True to form, Kerr shared the news openly through her social-media channels and created a page on her website labelled “my cancer journey.” Her video and Facebook posts drew immediate response from past clients. Within two days of her initial announcement, Kerr says she had received over 200 emails and hundreds more comments containing words of support from the community she has fostered. Some told her they had performed small rituals on her behalf. “It’s been an incredible validation,” Kerr says. “I don’t think it is, but if this were to be the end of my life, I could feel good about what it has been.”

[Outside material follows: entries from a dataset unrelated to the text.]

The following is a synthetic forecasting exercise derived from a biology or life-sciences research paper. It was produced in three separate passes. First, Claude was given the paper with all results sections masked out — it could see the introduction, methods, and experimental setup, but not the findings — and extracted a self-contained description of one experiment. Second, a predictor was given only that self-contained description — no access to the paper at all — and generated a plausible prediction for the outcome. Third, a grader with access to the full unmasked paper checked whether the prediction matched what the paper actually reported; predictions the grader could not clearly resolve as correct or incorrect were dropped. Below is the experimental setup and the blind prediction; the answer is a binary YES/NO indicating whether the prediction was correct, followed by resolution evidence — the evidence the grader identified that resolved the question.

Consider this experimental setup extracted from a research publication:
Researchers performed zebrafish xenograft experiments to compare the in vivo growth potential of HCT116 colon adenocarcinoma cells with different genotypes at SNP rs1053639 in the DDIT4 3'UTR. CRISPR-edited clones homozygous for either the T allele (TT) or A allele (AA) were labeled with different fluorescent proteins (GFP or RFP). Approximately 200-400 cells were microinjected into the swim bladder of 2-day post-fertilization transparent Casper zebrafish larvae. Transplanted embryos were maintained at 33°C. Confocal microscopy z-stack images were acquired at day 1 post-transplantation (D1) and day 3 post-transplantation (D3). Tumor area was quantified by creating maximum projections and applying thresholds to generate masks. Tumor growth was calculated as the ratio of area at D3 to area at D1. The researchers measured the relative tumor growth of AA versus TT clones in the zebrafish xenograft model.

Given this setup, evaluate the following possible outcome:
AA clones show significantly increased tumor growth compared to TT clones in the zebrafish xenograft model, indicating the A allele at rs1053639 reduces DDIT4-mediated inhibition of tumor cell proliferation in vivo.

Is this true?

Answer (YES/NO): YES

Kerr plans to continue to work through her treatment, albeit cutting back slightly on the number of clients she takes on. She had surgery last month, having requested a slight delay (with the approval of her surgeon) in order to feel more “aligned and understanding” of both the tumor and the operation before proceeding. Whatever lies ahead, Kerr’s work over the past 10 years has given her a deep well to draw from of learned experience, both academic and practical knowledge, spiritual tools and supportive community.
In the days immediately following her diagnosis, Kerr says she engaged in an exercise from her workshops, running through what she would do if she did have only a year left to live. “I went through that in my mind and was like, ‘Okay, mostly I’m doing it. But I think I’d like to get a dog, actually,’” she says, laughing. “If time is short, I want a dog.”